El simbolismo y la íntima fotografía en «El cuento de la criada»
Mucho se ha hablado de El cuento de la criada (HBO), la serie distópica que este junio estrenó su tercera temporada. Con el machismo y el heteropatriarcado como ejes principales de la ficción, resulta difícil no incomodarse con la trama de la serie, y es que la opresión hacia la mujer y la violencia convierten El cuento de la criada en una historia dura, impactante, pero lo que es peor: no tan lejana de lo que podría ser realidad. Tal vez por esto sea «fácil» empatizar con las protagonistas e indignarse por lo que tienen que afrontar, pero más allá de la trama de esta serie -que por cierto se estrenó en 2017, el mismo año en qué Donald Trump logró la presidencia-, toca hablar de la fotografía que consigue adentrarnos de forma magistral a la República de Gilead (Estados Unidos en la ficción).

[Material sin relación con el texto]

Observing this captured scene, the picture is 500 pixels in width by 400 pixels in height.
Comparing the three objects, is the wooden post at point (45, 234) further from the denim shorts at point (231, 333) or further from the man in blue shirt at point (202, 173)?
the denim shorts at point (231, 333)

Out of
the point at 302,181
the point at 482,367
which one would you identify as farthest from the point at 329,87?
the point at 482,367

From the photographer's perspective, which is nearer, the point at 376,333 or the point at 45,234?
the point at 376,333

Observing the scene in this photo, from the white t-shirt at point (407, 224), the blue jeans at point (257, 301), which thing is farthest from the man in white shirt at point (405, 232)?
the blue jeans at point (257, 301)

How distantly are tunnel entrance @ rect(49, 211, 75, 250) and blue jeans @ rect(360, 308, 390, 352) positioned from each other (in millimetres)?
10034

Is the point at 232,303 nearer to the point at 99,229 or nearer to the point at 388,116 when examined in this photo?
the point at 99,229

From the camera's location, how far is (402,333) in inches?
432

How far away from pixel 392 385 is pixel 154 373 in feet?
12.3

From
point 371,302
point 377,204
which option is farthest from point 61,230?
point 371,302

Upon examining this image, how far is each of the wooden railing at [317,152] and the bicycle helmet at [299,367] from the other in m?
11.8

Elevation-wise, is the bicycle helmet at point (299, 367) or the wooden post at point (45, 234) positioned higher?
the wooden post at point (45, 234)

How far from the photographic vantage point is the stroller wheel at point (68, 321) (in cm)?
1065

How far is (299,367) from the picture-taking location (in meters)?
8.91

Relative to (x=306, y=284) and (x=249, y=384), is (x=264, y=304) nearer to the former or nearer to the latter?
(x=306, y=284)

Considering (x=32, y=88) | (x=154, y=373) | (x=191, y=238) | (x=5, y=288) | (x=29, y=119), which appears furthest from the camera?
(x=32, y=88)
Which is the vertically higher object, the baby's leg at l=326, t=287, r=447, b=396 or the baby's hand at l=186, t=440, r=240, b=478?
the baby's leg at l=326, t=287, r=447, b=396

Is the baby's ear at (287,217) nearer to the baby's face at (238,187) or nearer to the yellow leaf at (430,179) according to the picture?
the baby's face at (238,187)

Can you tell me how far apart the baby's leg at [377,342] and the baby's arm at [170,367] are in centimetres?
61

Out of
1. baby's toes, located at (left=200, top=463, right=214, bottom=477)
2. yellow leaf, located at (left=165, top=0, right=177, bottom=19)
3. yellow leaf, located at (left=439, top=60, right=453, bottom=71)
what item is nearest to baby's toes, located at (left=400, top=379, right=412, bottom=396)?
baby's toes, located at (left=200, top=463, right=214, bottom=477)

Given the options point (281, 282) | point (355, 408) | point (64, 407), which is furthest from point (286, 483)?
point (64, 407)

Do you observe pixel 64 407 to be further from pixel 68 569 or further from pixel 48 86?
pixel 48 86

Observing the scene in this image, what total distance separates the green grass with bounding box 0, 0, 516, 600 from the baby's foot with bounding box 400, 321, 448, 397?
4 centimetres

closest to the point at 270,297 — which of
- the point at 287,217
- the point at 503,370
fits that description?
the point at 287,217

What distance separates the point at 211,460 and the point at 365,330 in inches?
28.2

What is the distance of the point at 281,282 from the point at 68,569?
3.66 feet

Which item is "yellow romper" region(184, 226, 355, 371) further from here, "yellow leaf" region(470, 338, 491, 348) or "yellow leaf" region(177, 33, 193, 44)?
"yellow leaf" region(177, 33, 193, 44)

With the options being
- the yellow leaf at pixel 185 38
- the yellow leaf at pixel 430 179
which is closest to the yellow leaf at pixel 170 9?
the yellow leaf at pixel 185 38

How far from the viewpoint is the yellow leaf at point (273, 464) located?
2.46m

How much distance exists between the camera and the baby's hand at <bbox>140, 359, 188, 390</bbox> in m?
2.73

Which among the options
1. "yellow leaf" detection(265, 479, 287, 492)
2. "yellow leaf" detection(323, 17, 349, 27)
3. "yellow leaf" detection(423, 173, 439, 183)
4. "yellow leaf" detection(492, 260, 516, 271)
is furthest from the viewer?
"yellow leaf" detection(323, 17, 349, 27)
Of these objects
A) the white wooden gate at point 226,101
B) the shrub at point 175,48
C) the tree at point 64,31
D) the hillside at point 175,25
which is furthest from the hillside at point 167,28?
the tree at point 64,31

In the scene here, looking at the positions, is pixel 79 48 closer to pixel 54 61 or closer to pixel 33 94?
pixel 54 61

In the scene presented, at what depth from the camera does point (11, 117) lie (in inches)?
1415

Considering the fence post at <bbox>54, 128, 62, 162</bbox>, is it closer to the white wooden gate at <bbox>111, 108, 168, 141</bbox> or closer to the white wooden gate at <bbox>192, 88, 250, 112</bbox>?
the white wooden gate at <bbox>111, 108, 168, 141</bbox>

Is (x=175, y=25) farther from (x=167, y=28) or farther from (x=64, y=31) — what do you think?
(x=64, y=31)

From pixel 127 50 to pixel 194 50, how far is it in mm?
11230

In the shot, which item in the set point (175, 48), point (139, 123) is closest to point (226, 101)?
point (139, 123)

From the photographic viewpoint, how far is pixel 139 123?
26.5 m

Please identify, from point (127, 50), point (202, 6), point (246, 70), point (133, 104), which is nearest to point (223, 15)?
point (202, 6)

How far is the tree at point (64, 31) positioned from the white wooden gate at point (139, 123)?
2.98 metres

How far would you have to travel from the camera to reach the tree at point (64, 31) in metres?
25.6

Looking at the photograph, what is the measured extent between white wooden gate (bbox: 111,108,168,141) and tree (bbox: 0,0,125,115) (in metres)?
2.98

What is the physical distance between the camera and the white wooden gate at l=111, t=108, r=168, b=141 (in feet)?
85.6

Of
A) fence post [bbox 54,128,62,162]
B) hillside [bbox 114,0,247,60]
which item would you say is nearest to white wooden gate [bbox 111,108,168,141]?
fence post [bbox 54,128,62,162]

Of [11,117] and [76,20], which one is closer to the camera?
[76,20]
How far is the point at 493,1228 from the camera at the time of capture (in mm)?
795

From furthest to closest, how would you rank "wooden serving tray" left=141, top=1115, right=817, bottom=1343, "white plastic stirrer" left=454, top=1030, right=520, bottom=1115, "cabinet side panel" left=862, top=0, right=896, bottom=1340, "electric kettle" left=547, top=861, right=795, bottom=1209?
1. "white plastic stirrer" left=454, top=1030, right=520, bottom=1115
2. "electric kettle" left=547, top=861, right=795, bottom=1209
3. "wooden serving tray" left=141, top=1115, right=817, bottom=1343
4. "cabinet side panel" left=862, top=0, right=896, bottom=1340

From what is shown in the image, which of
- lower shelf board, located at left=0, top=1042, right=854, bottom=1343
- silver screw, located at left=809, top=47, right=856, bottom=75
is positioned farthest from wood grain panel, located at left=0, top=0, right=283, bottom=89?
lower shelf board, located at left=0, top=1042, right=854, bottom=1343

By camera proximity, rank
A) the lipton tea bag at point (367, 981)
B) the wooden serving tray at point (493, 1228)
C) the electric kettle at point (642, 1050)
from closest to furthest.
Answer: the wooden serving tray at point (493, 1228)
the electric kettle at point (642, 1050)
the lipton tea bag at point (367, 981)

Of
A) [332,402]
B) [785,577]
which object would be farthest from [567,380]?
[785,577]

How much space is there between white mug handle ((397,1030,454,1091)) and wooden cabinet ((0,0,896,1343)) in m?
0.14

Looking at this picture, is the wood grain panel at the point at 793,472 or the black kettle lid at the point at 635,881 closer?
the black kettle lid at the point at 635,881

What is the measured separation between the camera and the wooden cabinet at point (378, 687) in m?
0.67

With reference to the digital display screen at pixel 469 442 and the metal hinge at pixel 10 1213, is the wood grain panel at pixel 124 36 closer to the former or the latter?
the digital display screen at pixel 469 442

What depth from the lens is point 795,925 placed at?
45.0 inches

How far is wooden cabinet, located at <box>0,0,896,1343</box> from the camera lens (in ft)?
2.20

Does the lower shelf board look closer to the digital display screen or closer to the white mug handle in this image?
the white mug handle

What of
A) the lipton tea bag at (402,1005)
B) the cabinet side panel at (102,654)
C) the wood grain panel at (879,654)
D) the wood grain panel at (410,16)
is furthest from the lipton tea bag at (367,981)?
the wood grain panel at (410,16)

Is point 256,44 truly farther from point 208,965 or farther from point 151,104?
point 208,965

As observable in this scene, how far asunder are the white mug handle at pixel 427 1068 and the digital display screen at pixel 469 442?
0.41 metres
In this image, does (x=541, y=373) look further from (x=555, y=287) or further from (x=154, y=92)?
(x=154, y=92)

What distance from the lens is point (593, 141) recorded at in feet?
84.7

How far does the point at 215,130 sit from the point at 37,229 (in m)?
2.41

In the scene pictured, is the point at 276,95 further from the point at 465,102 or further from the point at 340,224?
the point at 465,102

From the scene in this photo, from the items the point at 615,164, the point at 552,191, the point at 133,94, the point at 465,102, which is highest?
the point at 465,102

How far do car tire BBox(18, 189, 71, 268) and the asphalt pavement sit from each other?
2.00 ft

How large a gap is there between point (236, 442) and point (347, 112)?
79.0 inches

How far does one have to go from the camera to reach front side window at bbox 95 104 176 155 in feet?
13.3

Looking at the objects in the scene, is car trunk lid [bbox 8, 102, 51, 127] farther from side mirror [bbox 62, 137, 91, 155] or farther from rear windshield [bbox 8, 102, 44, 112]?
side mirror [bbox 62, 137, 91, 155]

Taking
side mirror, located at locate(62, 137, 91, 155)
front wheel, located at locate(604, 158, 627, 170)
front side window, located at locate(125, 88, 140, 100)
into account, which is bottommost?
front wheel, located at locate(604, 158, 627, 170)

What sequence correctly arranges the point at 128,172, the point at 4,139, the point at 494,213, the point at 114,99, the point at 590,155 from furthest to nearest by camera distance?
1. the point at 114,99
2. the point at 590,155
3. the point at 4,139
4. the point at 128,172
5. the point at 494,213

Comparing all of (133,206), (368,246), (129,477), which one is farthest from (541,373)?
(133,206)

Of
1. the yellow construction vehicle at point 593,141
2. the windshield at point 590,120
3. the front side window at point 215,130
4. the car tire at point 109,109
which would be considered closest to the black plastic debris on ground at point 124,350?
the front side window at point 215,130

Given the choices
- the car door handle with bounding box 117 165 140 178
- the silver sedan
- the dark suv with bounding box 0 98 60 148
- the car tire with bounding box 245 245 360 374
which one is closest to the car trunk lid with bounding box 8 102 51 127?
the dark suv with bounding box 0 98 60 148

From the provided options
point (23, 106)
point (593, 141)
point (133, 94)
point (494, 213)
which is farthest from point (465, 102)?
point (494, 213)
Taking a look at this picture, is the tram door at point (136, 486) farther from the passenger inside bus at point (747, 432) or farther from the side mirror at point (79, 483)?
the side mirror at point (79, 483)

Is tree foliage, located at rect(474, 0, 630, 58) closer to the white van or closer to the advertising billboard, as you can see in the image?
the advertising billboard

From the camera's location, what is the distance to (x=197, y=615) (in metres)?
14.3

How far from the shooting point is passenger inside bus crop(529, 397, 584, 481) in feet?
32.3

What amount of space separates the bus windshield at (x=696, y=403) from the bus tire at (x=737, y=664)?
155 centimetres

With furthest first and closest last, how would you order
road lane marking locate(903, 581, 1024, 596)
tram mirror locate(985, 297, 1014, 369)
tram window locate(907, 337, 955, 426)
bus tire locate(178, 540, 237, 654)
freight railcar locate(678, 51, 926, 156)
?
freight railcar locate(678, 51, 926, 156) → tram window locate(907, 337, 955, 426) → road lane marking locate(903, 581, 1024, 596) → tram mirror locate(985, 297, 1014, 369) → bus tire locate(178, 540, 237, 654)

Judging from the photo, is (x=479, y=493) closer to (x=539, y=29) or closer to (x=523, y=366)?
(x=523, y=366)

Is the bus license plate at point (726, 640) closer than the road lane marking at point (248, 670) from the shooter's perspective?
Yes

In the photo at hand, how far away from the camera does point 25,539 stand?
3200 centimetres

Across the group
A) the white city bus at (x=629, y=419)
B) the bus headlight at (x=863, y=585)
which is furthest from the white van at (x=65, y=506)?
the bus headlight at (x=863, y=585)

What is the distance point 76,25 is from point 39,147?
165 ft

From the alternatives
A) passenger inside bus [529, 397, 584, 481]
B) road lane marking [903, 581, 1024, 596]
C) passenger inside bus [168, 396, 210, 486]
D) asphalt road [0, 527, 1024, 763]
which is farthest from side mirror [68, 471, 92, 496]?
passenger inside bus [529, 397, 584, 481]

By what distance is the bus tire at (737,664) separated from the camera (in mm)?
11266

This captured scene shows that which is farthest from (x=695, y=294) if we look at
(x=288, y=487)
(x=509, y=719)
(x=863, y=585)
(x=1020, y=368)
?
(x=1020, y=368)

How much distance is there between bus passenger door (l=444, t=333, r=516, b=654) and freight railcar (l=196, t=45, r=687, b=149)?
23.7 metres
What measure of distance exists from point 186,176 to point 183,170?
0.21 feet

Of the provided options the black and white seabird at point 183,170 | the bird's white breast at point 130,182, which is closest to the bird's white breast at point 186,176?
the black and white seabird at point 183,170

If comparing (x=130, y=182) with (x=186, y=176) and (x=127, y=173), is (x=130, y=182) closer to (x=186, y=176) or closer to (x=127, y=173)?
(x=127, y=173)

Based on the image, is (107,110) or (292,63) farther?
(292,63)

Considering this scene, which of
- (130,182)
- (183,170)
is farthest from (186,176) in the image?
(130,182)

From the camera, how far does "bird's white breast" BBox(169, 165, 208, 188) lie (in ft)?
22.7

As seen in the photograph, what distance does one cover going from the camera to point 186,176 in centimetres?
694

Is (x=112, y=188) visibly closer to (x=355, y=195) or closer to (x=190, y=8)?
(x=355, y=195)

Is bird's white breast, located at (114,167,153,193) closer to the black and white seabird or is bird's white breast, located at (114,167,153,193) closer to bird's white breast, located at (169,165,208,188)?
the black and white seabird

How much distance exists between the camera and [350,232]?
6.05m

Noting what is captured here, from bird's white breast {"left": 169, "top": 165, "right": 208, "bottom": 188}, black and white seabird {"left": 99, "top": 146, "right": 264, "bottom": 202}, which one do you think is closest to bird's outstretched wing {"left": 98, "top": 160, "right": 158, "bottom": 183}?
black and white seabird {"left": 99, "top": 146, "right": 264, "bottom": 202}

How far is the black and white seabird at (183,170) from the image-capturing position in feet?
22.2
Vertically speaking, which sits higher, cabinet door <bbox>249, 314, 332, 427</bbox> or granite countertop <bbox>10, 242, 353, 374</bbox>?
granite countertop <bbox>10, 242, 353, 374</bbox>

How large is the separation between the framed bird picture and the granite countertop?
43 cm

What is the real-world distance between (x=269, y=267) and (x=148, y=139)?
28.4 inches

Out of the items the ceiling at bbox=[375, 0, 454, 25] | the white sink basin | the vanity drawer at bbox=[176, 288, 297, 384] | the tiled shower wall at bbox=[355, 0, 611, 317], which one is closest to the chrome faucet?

Nada es casualidad en El cuento de la criada: ni la decoración, ni la luz, ni el vestuario. Sobre éste último, el primer detalle que cabe mencionar es el rojo de las criadas y el verde de los teócratas que han tomado el poder. En todas las escenas de Gilead siempre habrá un toque rojo y uno azul verdoso. Es un recurso narrativo que ayuda al espectador a entender que siempre hay dos bandos, opresores y oprimidos, representativos de la realidad en este país ultrarreligioso, resultado de una Segunda Guerra Civil americana donde las mujeres fértiles -«criadas»- son obligadas a la servidumbre sexual con el fin de engendrar niños y unos políticos teócratas son los que toman el poder.
Sin embargo, en la tercera temporada el rojo -que representa la fertilidad de las criadas- se vuelve más brillante a criterio de la responsable de vestuario, ya que según ha explicado en los medios, pasa a ser la representación de la ira y el amor. Hay más colores, todos ellos con simbología, que sirven para cargar de significado implícito la imagen ante los espectadores: las «hijas» siempre aparecen con ropa blanca, color de la inocencia y la pureza; las «tías», que son las que controlan las criadas, visten el marrón y recuerdan el uniforme de cualquier cuerpo policial o militar; finalmente las «marthas», las trabajadoras del hogar, visten un verde oscuro y apagado.
Un recurso fenomenal y rápido de identificar gracias a la fotografía son los flashbacks que aparecen a lo largo de las temporadas. Si bien «el presente» es representado con poco contraste, imagenes luminosas saturadas de blancos, rojos y verdes, movimientos lentos de cámara y primeros planos, en «el pasado» cambia el tratamiento de colores, la composición, la luz, el encuadre y hasta el ritmo de la trama. En los flashbacks, la narración no está tan tratada, por lo que el espectador puede entender que lo que en la serie es el pasado, es presente para él, ya que la imagen asemeja a cómo vemos la realidad.
La serie -una adaptación de la novela de 1985 Margaret Atwood- destaca por su poca luz, con la finalidad de crear este ambiente íntimo, silencioso, frío y hostil. Son frecuentes las escenas con contraluces y poco iluminadas, pero la poca luz que hay sirve para señalar directamente al punto en el que el espectador debe posar su mirada.
Cada detalle está mimado hasta el final en El cuento de la criada. La soledad y el miedo pueden percibirse desde el inicio de la serie gracias también al encuadre. En la distópica República de Gilead abundan los primeros planos, en los que puede verse el sufrimiento y la locura que alcanza a veces Defred (Elisabeth Moss) con su enorme expresividad. En cambio los flashbacks son mucho más narrativos, planos abiertos y más velocidad tanto con los movimientos de cámara como en la propia acción de los protagonistas.
El cuento de la criada no deja a nadie indiferente. Apta para personas dispuestas a reflexionar e incluso a replantearse a sí mismas en el presente, es una obra magistral que ha conseguido captar la esencia de la novela original de Atwood.